Дарья Калинина - Из мухи получится слон
— Мама, я больше не могу съесть ни крошки.
— Ну не ешь, — удивленно говорит мама. И через пару минут коварно спрашивает: — Ты чай будешь с молоком?
Я тут же попадаюсь на удочку. Подумаешь, чай. Чай — не еда. Могу же я позволить себе чашку чая, чтобы не расстраивать и не обижать мамочку, она ведь старалась.
— Буду, но только без молока и без сахара.
— А варенье персиковое или чернику?
— Персики, но без хлеба.
— А я уже нарезала! — огорченно кричит мама из кухни. — Теперь он засохнет. Может, все-таки кусочек съешь? — печально вопрошает она.

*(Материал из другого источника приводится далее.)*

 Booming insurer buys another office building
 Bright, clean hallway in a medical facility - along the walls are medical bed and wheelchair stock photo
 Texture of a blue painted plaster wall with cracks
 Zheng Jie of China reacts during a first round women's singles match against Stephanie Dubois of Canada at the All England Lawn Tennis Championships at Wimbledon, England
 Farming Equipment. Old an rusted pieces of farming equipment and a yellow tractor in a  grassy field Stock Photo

Мое сердце обливается кровью, и я соглашаюсь. В итоге не могу сразу встать из-за стола, потому что слишком много съела и ноги просто не держат меня. Охватывает сытость и тяжесть, и я вяло жую яблоко в тщетной надежде, что оно меня взбодрит. И тут мама приступает к допросу:
— У тебя все в порядке?
Что тут скажешь? Если рассказать маме, что творится в моей жизни, тем самым можно лишить ее даже подобия покоя. Она будет волноваться, придумывать всякие несуществующие ужасы, ругать меня, а я буду чувствовать себя бесчувственной дрянью. А кому это может понравиться? Поэтому я слегка приукрасила действительность, сказав, что у меня все нормально.

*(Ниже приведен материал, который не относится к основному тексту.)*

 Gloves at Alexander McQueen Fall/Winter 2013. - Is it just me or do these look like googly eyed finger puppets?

Я могла бы просидеть у мамы еще бог весть сколько времени и благополучно опоздала бы к Степанову на свидание, но мама тоже собиралась идти по делам, а точнее, на очередной сеанс иглоукалывания, и это дало мне толчок к тому, чтобы выйти из состояния прострации и взбодриться до такой степени, чтобы быть способной вяло передвигаться. К счастью, мама из боязни вызвать новый приступ радикулита, который бы помешал ей почерпнуть новую порцию здоровья, тоже двигалась с осторожностью, поэтому к автобусной остановке мы пришли ноздря в ноздрю на хорошей и безопасной скорости асфальтового катка.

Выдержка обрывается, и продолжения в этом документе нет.